■ GIVEN PROBLEM ■
Could you edit the records from the line with "How far can" to the line with "On closer inspection, is" by putting "more distant" wherever "farther" appears, with nothing else changed? Return only those lines.

■ RECORD SET ■
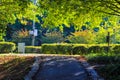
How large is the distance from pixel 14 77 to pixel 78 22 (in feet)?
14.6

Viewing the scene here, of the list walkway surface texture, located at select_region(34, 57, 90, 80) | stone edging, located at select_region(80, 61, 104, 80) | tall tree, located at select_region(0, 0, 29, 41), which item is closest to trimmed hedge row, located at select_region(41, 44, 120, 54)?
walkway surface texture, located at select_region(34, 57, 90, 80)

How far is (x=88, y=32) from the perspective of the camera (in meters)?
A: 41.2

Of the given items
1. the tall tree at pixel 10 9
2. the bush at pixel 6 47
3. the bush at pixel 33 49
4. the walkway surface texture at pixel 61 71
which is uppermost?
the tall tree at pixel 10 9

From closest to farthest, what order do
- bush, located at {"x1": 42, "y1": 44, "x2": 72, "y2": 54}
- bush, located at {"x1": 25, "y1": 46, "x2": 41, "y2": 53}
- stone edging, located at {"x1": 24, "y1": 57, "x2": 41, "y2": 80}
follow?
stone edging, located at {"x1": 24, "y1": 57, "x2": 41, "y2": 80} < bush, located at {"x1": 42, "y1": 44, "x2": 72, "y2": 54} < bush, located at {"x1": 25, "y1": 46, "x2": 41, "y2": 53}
---
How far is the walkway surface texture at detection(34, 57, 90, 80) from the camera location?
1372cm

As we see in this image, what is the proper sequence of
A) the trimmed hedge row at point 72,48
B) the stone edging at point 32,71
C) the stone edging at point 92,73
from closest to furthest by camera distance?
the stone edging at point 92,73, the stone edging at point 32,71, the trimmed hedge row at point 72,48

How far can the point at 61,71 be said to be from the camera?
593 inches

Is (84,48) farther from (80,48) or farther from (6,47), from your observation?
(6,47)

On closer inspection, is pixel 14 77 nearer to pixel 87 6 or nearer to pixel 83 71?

■ TASK OUTPUT ■
How far can the point at 61,71 be said to be from the camera?
593 inches

Is (84,48) more distant from (80,48) or more distant from (6,47), from your observation?
(6,47)

On closer inspection, is pixel 14 77 nearer to pixel 87 6 or nearer to pixel 83 71?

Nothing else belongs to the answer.